- _Activity_: In the passage below about calling out to God, list each thing the narrator says "I didn't expect" after making the request.

- _Document excerpt_:
————

After a year of all this, I still wasn’t happy. Something seemed wrong. I felt frustrated. Now that I was doing all the things I thought would make me happy, why wasn’t I happy, I thought. So I blamed God for my frustration. I believed that God was causing this confusion and that if he just left me alone I could party, have fun and finally be happy without feeling guilty or wrong about it. So one night, at 19 years of age, I called upon God again.

Alone in my room on a cold night, I called out to God. I vented all my frustration and anger. I pleaded with Him to have a normal life. I just wanted to be left alone without “Him” bothering me, condemning me, making me feel guilty. Finally, I quieted down. And from my deepest, innermost being I stated my request, “God, go away, leave me alone.”

Of course, I didn’t really expect an answer. I didn’t expect anything to happen. I didn’t expect to feel anything. But I did. With the final word of my request, I felt a withdrawal occurring. I didn’t know exactly what was leaving, but something was, something was pulling back from me, away from me. As that withdrawal was occurring I also received a communication. It was God. Speaking to me. Not in words, but in feeling, in knowledge. It was an affirmation. “Ok, I will leave you.”

————

Collected data
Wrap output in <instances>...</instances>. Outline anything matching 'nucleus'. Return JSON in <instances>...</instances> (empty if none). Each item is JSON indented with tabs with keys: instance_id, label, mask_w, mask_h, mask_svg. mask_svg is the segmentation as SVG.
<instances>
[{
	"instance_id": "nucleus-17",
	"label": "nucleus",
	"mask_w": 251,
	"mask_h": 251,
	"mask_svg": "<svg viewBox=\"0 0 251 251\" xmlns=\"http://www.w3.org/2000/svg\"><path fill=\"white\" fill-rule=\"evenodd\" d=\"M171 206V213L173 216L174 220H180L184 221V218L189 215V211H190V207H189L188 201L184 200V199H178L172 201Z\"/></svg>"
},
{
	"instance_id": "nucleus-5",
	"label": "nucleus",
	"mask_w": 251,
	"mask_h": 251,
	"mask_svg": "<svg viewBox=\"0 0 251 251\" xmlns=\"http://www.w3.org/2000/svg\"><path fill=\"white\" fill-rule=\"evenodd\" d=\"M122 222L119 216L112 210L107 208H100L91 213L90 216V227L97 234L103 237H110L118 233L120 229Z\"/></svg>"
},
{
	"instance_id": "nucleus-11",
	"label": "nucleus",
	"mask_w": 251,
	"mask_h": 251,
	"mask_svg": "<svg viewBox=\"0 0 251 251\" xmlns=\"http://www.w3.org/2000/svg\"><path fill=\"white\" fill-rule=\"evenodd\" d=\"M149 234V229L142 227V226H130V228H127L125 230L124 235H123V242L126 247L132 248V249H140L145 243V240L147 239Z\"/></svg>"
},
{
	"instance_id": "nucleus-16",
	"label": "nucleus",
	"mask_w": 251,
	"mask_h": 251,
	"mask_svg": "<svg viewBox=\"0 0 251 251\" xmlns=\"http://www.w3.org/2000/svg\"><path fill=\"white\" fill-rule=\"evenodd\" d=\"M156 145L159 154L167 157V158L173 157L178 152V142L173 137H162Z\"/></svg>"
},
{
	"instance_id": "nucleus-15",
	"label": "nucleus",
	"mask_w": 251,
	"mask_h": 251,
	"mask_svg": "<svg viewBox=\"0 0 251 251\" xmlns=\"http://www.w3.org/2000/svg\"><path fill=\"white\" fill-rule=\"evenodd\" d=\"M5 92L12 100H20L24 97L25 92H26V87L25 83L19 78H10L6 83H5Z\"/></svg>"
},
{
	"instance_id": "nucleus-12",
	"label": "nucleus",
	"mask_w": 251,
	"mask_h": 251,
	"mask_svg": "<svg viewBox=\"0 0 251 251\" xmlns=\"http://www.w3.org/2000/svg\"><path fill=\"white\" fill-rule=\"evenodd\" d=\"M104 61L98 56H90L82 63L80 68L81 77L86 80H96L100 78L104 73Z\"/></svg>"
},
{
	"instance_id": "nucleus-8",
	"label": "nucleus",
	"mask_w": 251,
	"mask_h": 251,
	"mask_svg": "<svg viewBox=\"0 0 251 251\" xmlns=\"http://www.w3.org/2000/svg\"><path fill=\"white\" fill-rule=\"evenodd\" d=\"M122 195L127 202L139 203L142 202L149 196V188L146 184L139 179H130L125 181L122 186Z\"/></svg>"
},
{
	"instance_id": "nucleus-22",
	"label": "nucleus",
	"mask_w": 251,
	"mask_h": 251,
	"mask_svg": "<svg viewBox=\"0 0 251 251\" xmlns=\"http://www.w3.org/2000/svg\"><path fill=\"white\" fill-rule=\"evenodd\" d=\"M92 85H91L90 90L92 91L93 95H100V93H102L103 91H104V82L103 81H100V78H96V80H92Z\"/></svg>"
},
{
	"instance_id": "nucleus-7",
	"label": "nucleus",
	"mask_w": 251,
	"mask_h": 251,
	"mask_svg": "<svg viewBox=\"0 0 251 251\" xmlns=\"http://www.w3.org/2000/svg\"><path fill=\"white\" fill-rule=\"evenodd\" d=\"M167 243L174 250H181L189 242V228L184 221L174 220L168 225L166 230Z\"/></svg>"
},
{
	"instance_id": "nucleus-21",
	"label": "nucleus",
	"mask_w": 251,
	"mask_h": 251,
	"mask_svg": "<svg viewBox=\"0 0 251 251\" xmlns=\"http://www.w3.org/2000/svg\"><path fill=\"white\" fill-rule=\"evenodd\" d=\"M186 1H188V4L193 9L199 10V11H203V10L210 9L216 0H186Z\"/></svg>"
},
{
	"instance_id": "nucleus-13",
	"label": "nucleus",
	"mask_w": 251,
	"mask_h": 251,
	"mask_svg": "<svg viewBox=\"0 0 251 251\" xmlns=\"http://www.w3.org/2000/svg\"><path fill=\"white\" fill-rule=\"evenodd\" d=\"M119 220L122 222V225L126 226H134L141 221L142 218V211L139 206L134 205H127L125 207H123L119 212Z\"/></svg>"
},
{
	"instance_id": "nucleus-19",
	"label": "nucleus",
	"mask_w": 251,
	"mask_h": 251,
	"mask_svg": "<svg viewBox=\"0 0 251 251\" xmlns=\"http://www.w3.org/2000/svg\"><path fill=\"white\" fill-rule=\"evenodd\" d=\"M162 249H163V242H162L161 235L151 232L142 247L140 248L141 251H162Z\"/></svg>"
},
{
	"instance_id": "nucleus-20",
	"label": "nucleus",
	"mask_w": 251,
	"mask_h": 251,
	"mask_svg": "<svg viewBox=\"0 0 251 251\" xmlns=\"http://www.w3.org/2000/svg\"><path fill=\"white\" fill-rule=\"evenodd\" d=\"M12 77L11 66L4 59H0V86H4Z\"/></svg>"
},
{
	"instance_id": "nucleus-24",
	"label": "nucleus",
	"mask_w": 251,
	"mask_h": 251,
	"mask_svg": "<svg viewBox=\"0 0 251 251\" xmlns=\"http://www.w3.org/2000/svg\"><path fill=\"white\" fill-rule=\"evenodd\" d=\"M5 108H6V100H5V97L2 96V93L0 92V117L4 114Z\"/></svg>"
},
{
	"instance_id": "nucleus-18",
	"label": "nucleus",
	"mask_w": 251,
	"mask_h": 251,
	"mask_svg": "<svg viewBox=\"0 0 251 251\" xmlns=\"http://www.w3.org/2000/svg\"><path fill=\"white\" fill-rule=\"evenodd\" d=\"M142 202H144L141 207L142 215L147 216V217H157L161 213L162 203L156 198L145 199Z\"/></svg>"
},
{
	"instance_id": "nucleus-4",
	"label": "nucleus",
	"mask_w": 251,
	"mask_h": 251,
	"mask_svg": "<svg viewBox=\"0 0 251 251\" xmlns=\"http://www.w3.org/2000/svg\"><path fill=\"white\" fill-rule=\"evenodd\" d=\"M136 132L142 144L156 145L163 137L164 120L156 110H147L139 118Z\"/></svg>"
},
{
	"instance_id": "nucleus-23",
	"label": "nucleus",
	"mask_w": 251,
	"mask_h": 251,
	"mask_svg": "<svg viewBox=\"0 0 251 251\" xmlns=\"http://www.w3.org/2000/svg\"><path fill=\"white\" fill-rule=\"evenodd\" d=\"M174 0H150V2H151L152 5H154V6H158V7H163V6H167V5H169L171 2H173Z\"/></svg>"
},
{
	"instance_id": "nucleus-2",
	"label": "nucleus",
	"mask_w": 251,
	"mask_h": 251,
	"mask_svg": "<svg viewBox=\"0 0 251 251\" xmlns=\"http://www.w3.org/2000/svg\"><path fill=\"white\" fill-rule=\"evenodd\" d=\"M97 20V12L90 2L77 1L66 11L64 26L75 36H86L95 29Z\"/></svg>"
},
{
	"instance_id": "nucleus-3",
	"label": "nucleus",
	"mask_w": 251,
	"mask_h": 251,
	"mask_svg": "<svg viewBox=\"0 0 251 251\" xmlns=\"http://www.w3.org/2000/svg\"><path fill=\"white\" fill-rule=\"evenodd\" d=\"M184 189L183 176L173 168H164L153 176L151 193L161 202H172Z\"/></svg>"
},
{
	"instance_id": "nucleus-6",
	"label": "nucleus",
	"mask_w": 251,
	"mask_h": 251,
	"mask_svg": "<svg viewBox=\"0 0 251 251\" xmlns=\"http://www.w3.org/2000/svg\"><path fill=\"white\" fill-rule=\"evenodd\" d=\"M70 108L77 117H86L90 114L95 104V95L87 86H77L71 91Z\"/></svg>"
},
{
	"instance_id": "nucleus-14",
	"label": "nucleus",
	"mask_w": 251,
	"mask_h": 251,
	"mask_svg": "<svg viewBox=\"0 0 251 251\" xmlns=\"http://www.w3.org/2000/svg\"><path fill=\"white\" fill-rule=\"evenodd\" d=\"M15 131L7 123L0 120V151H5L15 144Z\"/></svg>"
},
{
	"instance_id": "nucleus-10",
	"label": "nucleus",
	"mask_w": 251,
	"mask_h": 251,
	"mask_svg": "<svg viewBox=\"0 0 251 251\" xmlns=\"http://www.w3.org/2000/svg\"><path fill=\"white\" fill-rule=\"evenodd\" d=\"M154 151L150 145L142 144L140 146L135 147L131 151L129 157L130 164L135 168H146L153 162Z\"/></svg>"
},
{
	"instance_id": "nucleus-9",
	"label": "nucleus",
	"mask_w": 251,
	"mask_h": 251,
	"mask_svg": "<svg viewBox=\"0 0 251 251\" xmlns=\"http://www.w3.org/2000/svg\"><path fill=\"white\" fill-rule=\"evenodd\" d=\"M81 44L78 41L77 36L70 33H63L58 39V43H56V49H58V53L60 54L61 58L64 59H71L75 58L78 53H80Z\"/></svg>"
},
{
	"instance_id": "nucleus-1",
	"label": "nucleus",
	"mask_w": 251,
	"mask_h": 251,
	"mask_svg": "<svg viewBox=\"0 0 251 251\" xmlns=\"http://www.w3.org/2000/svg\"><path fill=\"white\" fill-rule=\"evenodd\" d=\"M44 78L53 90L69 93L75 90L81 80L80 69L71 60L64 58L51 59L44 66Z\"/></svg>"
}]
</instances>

————

- _Task answer_:
- an answer
- anything to happen
- to feel anything